About 2.5 miles into the cool down, I started bonking hard!  I felt like I had zero glycogen and very low blood sugar.  Around mile 3 we passed a course aid station that they were packing up and I stopped and asked them if they had gels, and they did!  They gave me a package of fruit snacks, a package of chews, and a gel.  I was laughing that I was going to have to eat 3 things just to get through the final 2 miles of my cool down.  Once I got the fruit snacks down I started feeling better, although I was still 100% ready to be done.  But once we got to about 4.5 I guess the sugar was in my system and I felt okay again.  This was definitely a lesson I needed to learn about fueling!  I can run 20+ easy miles fasted without a problem (although I know that's not ideal, I have done it many times), but once fast running is thrown into the mix I need so much more fuel!  Before the race I had a handful of Cheerios and most of a drink with 2 scoops of Ucan in water (also nuun energy but that's just electrolytes and caffeine), during the race I had a gel, and then between the race and cool down I had the rest of the Ucan.  That was not sufficient!  Next month when I do a half marathon race with a lot of miles after I am definitely getting up early enough to eat a full meal for breakfast and taking Ucan and gels with me on my cool down.  The final 2 miles of that cool down at 8:30ish pace was harder than the 12.4 miles at 6:25 pace!

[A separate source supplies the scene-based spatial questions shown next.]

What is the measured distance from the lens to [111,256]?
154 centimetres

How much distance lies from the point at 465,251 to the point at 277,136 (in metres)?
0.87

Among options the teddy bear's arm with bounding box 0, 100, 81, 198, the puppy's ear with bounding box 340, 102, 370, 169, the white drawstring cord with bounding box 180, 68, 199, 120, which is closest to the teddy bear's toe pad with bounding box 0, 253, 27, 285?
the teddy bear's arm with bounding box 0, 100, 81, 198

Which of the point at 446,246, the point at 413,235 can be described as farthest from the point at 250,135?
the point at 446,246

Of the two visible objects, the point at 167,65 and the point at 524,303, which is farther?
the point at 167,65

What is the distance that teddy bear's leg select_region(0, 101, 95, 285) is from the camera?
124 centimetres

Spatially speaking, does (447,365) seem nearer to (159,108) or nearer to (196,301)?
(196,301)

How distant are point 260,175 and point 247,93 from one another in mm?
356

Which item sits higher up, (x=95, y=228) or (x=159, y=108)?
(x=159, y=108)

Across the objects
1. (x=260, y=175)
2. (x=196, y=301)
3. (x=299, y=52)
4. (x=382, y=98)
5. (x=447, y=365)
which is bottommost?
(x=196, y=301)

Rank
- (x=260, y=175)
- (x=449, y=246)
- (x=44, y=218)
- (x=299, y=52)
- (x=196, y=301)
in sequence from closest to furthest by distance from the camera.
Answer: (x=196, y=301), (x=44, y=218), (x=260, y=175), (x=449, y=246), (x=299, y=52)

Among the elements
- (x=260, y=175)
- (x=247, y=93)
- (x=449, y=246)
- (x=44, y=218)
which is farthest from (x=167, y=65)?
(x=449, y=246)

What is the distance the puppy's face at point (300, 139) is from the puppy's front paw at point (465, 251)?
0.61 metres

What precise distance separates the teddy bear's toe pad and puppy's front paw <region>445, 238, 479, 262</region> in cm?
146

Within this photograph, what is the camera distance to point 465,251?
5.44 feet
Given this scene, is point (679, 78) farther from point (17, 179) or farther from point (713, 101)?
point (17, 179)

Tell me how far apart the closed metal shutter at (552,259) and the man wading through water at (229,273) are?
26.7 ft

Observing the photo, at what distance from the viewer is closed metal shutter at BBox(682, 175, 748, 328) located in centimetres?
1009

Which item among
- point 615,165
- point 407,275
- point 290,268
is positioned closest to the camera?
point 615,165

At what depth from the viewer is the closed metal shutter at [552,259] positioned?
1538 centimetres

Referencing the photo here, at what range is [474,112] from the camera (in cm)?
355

After finishing the cool down, we went inside to change, socialize, and eat the amazing post-race lunch!  Chicken noodle soup, grilled cheese, and cake have never tasted so good.

At the time I'm writing this, the official results have everyone in the 20k running about 2:15 faster than we actually did [2/9/21 update - the results have been corrected!].  If there is going to be a timing error, it's nice when it makes you faster, but with it being a record I'd sure like it to be correct!  I've had timing errors in the other direction (i.e., slower) with this results company too, so in a way it feels like I'm getting all of that time I was cheated out of back, but in the interest of full disclosure my time and record should be 1:19:40-something [corrected official gun time is 1:19:41].  I would buy 1:19:30-1:19:50 for watch error, but definitely not 1:17:32, unless we are talking grade adjusted.

I can't wait to do this race thing again!